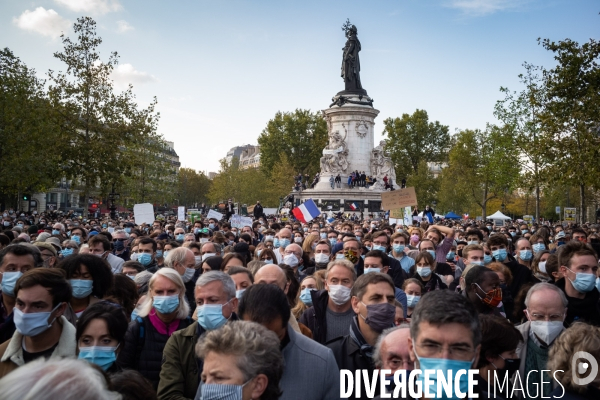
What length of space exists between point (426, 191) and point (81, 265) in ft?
231

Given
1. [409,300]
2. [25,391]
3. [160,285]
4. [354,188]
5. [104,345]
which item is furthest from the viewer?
[354,188]

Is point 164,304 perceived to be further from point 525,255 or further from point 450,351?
point 525,255

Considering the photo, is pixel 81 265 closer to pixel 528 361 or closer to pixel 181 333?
pixel 181 333

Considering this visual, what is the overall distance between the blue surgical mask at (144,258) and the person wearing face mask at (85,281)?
317 centimetres

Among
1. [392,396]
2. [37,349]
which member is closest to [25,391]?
[392,396]

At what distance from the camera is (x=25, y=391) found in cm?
190

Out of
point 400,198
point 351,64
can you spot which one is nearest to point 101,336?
point 400,198

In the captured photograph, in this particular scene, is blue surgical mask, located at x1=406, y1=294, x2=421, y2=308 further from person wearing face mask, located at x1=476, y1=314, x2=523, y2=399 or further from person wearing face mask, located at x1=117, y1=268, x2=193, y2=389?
person wearing face mask, located at x1=117, y1=268, x2=193, y2=389

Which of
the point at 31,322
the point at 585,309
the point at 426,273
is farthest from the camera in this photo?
the point at 426,273

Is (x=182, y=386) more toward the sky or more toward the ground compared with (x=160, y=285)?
more toward the ground

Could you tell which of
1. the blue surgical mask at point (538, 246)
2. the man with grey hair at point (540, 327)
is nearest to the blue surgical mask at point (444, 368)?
the man with grey hair at point (540, 327)

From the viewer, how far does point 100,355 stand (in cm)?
394

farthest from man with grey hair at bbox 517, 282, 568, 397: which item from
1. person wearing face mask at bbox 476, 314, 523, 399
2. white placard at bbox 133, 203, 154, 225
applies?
white placard at bbox 133, 203, 154, 225

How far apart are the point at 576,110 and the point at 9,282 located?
20.3 metres
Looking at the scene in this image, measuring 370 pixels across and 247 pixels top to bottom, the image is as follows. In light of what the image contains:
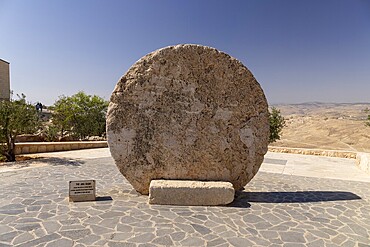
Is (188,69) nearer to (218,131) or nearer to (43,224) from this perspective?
(218,131)

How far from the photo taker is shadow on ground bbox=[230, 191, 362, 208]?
579 cm

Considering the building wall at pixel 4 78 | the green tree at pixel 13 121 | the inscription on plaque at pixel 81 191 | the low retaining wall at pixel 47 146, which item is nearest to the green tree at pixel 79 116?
the low retaining wall at pixel 47 146

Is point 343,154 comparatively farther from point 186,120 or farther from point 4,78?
point 4,78

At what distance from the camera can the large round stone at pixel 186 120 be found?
579 centimetres

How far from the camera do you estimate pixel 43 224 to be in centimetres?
421

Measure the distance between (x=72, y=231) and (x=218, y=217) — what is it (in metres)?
2.60

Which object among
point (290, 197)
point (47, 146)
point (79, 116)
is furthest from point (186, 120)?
point (79, 116)

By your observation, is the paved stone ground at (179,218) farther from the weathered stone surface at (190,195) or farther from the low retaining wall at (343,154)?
the low retaining wall at (343,154)

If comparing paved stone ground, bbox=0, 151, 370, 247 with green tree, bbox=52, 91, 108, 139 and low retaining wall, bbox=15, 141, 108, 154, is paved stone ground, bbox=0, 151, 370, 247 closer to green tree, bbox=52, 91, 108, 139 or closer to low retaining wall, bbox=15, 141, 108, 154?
low retaining wall, bbox=15, 141, 108, 154

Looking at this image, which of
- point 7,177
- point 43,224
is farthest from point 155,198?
point 7,177

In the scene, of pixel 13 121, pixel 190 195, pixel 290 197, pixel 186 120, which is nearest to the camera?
pixel 190 195

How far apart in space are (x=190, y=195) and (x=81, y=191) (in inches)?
94.0

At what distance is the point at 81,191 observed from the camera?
17.5ft

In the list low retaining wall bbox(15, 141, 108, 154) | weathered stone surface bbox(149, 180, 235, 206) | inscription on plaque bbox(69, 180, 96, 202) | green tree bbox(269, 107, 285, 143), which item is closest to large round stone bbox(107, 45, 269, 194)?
weathered stone surface bbox(149, 180, 235, 206)
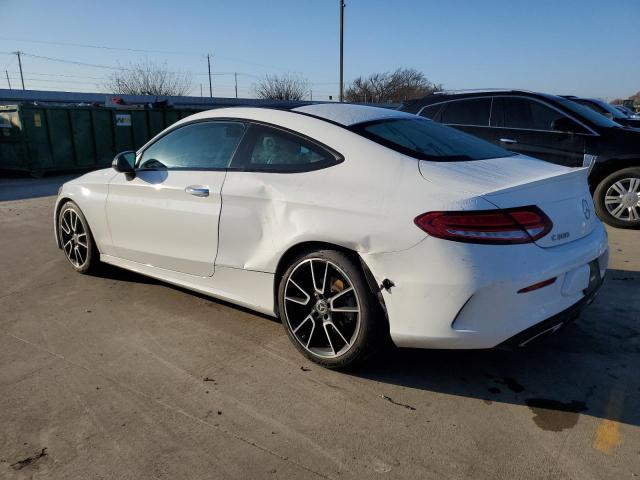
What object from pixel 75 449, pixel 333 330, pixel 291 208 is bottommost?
pixel 75 449

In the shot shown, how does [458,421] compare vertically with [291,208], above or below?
below

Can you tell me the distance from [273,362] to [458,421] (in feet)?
3.75

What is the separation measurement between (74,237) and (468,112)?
5402mm

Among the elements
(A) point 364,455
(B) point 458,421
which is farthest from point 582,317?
(A) point 364,455

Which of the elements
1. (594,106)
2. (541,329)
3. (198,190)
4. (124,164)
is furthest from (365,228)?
(594,106)

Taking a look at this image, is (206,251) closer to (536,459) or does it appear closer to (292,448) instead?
(292,448)

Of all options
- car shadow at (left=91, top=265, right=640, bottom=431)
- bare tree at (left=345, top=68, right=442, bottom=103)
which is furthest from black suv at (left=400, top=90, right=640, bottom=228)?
bare tree at (left=345, top=68, right=442, bottom=103)

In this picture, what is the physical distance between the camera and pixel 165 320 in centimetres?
372

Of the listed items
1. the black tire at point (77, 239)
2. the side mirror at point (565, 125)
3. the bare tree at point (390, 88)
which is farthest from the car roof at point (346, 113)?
the bare tree at point (390, 88)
____
**Exercise aim**
Can you copy out, word for word, the lines in the records above from the line with "Considering the photo, is" through the line with "317 centimetres", both of those lines included?

**The response**
Considering the photo, is pixel 81 265 closer to pixel 528 361 or closer to pixel 181 333?
pixel 181 333

Considering this visual, what is the overall distance between the blue surgical mask at (144,258) and the person wearing face mask at (85,281)?
317 centimetres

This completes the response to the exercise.